Store des Tages Frühjahr 2022

Neues Konzept fürs E1 in Euskirchen

Jens Pfisterer, Stuttgart
Loftcharakter in Euskirchen. Offene Decke, große Schaufenster, halb transparente Vorhänge und eine akzentuierende Farbgebung machen die Gestaltung des E1 aus.
Loftcharakter in Euskirchen. Offene Decke, große Schaufenster, halb transparente Vorhänge und eine akzentuierende Farbgebung machen die Gestaltung des E1 aus.

Bei der Flutkatastrophe im Juli 2021 wurden die zwei nebeneinander liegenden Geschäfte von Brigitte und Dieter Eller komplett zerstört. Acht Monate später sind sie jetzt auf zusammengelegter Fläche mit einem neuen Konzept gestartet. Feminin, offen, luftig und farbenfroh wurde der Concept-Store gestaltet. Der Store des Tages.

"Die Kundin soll wie eine Flipperkugel durch den Laden gehen", beschreibt Dieter Eller das Konzept des neugestalteten E1 ins Euskirchen. Nach acht Monaten Bauzeit eröffnete der 620m² große Store Anfang März mit einem komplett neuen Konzept. "Als der Architekt Christian Zorn von Knoblauch das erste Mal hier war, hat er gesagt: ‚Hier kann ich mich mal richtig austoben’", erinnert sich Eller. Da war die Ladenfläche komplett im Rohbau, bei der Flutkatastrophe in der Nacht vom 14. auf den 15. Juli waren die zwei Läden, die Eller zuvor an der Stelle geführt hat, komplett zerstört worden.

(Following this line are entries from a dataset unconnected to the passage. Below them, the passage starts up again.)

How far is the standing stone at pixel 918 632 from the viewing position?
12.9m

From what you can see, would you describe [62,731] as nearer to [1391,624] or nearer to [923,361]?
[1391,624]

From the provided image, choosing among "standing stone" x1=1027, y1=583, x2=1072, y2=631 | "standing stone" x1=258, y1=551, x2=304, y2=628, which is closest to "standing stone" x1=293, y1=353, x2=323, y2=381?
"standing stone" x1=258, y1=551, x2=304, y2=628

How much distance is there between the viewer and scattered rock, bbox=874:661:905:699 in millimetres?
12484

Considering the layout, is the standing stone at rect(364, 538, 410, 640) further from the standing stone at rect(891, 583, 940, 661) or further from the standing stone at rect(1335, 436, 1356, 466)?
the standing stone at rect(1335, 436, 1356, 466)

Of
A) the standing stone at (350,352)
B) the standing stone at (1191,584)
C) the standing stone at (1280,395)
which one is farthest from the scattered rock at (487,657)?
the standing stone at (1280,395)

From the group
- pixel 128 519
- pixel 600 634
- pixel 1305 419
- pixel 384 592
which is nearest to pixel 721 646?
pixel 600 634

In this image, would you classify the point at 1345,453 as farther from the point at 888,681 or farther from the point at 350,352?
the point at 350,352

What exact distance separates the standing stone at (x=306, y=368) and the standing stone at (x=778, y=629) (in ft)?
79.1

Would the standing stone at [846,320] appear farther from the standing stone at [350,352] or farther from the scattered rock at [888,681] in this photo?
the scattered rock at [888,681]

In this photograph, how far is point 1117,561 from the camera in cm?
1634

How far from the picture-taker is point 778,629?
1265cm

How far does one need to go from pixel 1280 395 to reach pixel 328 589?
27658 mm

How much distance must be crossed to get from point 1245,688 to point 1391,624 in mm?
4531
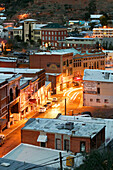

"Putz, Estrich, Leitungen – alles war kaputt", sagt Eller, der das Unternehmen gemeinsam mit seiner Frau Brigitte und der langjährigen Mitarbeiterin Susanne Giesgen führt. Bereits vor der Flut hatte sich das Ehepaar entschlossen, das Modeunternehmen an Susanne Giesgen zu übergeben. Dann kam die Flut und im Fokus stand erst einmal der rasche Wiederaufbau.

Store des Tages Frühjahr 2022: E1 in Euskirchen


Dabei nutzten die Modeunternehmer den Moment und ließen in Absprache mit dem Vermieter die bis dahin bestehende Trennwand zwischen dem früheren E1 und einem S.Oliver-Franchise-Store herausnehmen. So entstand ein mehr als 600m² großer Verkaufsraum. "Ziel war es, einen Concept Store mit femininer Note zu entwickeln, der eine leichte, helle und moderne Anmutung hat", beschreibt Christian Zorn, Division Head Retail bei der Konrad Knoblauch GmbH die Konzeptidee (Beleuchtung: Cedes, Hilden).

Die Offenheit beginnt bereits bei den Schaufenstern. Großzügig geben sie den Blick ins Innere des E1 frei. Halbtransparente Vorhänge und großzügige Einblicke in den Laden ersetzen statische Rückwände. Insgesamt wurde bei der Raumaufteilung - von Yaya und S.Oliver wurde jeweils ein Shop-in-Shop in die Ladengestaltung integriert - auf starre Zonen verzichtet. Im Fokus stehen atmende Kompetenzflächen, wie es Zorn nennt. "Um die Wertigkeit der Kollektionen darzustellen, wurde eine erhöhte Warenpräsentation gewählt, damit die Kundin sich somit auf Augenhöhe mit dem Produkt auseinandersetzen kann", beschreibt der Storedesign-Experte die Gestaltung des DOB-Stores. Neben S.Oliver und Yaya führen Ellers unter anderem Anbieter wie Esprit, Tom Tailor, Mac, Rich&Royal, Calvin Klein, Blonde, Comma und Liebeskind.

Zentrales Element des neuen E1 ist ein fünf Meter langer Tisch, der wie die meisten Warenträger eigens für den Store entworfen wurde. Dort soll die gesamte Fashion-Kompetenz des Stores über ein sorgfältiges Merchandising präsentiert werden. Darüber befindet sich eine Installation mit abgehängten Tüchern – eine, wie Zorn hervorhebt, Hommage an die "Tuchstadt Euskirchen".

Für Atmosphäre sorgt vor allem auch die farbige Gestaltung der Rückwände. Während im Kassenbereich der Orange-Ton "Red Earth" Liebe, Freude, Wärme und Leidenschaft vermitteln soll, dominiert im großzügig gestalteten Kabinenbereich "Green Earth". Diese Farbe stehe für Kreativität, Harmonie und Entspannung, so Zorn. "Also genau die richtige Atmosphäre für den Ort, an dem die Kaufentscheidung getroffen wird."